Excerpt provided:
- Harmonized Securities Regulation For Canadian Public Investment Funds Finalized With Twists (But There’s More To Come)
- July 21, 2014 | Authors: Rebecca A. Cowdery; Carol E. Derk; K. Ruth Liu; Lynn M. McGrade
- Law Firm: Borden Ladner Gervais LLP - Toronto Office
On June 19, 2014, the Canadian Securities Administrators (CSA) published final amendments to National Instrument 81-102 Mutual Funds - to be renamed Investment Funds - and related instruments as part of Phase 2 of the CSA’s project to modernize the regulation of publicly offered investment funds. Subject to government approvals, the rule amendments will come into force on September 22, 2014, with specific transition and grandfathering provisions for certain provisions. The CSA’s release is available here.

Recorded data:
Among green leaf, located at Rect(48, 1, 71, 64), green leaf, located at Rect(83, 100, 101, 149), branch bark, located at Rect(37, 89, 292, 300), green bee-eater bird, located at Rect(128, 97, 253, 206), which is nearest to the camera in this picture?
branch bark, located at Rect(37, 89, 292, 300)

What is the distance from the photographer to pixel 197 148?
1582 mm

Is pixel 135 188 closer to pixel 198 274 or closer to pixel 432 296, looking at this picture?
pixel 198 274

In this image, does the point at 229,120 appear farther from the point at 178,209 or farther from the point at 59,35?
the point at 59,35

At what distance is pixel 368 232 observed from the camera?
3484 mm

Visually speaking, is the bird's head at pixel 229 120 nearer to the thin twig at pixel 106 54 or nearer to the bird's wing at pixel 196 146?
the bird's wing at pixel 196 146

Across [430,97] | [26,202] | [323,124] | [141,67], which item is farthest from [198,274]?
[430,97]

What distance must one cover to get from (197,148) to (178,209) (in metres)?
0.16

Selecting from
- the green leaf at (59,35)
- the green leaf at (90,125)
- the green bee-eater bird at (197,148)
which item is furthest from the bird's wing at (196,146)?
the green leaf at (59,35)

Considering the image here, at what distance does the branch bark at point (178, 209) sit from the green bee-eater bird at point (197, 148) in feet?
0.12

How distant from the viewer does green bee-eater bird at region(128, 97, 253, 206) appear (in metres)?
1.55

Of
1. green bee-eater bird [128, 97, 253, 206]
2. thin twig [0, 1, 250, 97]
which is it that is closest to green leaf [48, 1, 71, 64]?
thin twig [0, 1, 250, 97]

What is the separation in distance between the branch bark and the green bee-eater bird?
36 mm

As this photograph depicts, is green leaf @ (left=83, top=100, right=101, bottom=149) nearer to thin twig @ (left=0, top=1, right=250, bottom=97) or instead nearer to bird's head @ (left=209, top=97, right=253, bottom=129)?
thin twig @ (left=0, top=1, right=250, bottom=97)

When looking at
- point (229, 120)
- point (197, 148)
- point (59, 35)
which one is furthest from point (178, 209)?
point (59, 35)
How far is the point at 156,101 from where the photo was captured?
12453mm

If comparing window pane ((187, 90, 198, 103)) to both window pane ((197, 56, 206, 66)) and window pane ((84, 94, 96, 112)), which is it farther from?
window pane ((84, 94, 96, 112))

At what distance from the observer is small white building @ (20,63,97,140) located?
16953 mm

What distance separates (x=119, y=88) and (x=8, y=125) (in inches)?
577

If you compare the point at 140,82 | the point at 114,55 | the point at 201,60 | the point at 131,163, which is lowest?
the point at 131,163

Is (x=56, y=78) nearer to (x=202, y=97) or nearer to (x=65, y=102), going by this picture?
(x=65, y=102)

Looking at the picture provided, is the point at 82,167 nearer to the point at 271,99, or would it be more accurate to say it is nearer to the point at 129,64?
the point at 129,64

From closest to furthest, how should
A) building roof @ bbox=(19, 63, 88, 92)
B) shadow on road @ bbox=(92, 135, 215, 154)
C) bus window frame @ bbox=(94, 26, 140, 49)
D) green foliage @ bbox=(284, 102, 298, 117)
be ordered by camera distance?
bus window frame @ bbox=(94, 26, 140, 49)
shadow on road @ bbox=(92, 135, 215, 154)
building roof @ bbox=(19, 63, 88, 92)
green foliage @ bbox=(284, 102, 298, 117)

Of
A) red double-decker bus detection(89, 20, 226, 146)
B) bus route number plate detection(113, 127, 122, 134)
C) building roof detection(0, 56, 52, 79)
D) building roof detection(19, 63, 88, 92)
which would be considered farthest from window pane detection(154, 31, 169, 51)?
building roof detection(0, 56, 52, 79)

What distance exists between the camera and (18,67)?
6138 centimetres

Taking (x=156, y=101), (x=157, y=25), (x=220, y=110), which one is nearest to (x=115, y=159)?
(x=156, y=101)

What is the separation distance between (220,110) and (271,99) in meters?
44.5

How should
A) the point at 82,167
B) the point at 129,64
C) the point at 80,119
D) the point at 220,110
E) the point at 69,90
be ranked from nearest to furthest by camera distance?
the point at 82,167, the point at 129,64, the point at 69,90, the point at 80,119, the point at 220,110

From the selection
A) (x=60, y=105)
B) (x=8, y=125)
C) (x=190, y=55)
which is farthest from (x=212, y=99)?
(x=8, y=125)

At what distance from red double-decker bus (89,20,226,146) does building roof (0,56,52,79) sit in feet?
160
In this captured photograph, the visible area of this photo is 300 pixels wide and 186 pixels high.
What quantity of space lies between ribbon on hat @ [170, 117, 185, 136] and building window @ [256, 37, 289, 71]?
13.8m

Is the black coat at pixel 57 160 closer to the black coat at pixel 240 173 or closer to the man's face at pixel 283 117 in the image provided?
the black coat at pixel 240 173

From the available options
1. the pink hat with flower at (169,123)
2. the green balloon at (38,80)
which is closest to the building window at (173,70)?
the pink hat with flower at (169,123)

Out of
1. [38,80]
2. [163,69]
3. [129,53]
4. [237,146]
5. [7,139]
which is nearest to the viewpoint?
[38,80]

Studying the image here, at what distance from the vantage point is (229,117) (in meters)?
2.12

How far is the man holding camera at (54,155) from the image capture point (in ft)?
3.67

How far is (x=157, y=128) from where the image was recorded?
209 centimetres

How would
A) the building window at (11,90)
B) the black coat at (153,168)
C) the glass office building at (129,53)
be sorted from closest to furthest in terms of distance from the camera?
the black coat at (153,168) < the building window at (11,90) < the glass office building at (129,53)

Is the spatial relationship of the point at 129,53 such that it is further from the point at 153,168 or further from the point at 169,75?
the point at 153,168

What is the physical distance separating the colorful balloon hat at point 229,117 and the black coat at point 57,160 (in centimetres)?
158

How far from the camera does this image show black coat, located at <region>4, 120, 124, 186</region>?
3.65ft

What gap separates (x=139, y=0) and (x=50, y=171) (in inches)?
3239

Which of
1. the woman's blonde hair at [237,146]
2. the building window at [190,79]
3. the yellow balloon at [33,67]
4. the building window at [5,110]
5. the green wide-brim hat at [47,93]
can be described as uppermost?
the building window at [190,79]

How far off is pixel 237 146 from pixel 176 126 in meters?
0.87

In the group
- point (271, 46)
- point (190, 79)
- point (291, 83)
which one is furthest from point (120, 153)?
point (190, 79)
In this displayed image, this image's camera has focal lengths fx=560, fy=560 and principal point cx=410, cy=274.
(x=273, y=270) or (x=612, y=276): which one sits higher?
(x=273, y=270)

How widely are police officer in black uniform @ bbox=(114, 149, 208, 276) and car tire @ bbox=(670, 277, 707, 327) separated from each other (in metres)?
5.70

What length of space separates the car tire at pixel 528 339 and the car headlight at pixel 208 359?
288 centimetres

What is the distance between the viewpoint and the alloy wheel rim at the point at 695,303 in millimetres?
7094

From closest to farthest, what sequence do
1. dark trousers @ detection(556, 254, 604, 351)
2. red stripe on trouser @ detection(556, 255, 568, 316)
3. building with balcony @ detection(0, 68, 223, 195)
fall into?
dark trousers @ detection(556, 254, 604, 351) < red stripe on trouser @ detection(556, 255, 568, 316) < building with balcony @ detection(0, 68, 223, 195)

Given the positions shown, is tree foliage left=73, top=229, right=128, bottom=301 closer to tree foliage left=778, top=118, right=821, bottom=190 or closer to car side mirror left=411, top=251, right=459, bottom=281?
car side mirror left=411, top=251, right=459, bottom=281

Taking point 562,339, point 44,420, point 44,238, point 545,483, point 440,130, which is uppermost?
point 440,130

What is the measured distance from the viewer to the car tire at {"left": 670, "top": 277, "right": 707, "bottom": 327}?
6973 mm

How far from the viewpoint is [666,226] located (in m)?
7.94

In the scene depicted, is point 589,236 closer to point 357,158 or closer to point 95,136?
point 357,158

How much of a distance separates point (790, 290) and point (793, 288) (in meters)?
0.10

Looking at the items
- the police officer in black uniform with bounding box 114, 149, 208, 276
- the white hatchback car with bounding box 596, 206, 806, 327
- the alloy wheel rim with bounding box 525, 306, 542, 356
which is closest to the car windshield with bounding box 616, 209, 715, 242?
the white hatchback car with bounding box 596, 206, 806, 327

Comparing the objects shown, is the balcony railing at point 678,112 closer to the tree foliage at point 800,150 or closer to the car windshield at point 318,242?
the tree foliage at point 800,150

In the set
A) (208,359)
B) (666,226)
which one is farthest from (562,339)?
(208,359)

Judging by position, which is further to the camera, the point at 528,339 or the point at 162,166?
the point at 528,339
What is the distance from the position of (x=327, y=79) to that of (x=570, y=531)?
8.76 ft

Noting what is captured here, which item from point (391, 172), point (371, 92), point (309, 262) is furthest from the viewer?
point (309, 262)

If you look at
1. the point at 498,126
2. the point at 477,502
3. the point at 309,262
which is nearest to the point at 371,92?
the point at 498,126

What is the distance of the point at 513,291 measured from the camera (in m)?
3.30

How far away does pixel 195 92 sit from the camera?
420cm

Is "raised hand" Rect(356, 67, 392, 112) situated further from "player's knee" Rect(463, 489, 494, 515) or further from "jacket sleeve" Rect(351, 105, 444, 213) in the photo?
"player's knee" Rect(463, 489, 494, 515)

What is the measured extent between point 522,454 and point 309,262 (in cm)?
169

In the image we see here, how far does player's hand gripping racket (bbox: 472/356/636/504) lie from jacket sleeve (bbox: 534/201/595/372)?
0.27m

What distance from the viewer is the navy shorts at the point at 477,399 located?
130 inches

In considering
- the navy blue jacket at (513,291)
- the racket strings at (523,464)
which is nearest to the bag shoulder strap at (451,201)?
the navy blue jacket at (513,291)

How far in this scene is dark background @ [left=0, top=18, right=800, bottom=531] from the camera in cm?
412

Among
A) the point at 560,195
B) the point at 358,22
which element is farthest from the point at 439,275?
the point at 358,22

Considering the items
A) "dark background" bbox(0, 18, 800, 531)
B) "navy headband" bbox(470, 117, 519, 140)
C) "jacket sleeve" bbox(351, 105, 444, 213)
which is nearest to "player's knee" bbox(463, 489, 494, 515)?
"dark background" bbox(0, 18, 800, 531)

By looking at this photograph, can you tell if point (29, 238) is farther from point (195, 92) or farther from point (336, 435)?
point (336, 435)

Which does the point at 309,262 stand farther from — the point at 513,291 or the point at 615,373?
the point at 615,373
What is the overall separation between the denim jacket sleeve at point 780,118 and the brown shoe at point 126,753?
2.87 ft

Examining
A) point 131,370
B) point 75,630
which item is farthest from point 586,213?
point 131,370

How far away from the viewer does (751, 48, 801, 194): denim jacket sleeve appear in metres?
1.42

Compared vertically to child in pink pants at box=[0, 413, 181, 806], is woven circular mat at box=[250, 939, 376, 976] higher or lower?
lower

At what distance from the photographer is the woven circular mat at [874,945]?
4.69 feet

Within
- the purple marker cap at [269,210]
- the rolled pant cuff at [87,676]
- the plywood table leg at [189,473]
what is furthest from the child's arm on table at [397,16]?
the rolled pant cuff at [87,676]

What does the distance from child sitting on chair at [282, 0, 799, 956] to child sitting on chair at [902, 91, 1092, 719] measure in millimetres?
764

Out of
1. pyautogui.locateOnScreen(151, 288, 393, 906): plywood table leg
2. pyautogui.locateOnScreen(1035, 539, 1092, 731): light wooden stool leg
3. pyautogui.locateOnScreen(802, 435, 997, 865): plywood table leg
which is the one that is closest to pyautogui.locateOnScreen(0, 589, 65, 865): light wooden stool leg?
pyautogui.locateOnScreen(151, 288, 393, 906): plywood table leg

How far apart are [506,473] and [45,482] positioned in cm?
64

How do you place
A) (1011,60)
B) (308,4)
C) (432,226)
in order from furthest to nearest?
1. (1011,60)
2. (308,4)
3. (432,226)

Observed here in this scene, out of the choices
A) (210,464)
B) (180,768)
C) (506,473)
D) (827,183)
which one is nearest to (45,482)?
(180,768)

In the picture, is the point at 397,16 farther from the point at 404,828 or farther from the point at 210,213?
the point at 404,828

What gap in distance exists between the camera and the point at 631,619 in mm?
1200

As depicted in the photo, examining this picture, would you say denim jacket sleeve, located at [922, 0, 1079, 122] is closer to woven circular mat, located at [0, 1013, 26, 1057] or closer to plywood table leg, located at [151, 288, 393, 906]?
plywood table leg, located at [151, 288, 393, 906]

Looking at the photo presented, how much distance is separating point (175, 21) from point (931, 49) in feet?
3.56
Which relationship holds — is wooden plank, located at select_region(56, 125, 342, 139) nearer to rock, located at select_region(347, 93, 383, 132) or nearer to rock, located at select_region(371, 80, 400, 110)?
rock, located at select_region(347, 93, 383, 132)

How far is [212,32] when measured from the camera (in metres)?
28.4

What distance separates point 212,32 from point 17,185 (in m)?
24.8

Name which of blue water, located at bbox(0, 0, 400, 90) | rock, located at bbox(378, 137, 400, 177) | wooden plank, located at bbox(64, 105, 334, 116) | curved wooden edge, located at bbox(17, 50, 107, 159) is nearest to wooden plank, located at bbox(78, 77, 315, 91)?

Tasks to carry out:
1. Using the article on Canadian investment fund regulation, decide whether each statement agrees with it: (a) The CSA published the final amendments on June 19, 2014. (b) The amendments are part of Phase 1 of the CSA's modernization project. (c) National Instrument 81-102 is to be renamed Investment Funds. For each, answer yes or no and quote the deciding words.
2. According to the article on Canadian investment fund regulation, on what date will the rule amendments come into force, subject to government approvals?

Task-by-task answers:
1.
(a) Yes: "On June 19, 2014, the Canadian Securities Administrators (CSA) published final amendments"
(b) No: "as part of Phase 2 of the CSA’s project to modernize the regulation of publicly offered investment funds"
(c) Yes: "National Instrument 81-102 Mutual Funds - to be renamed Investment Funds"

2. September 22, 2014.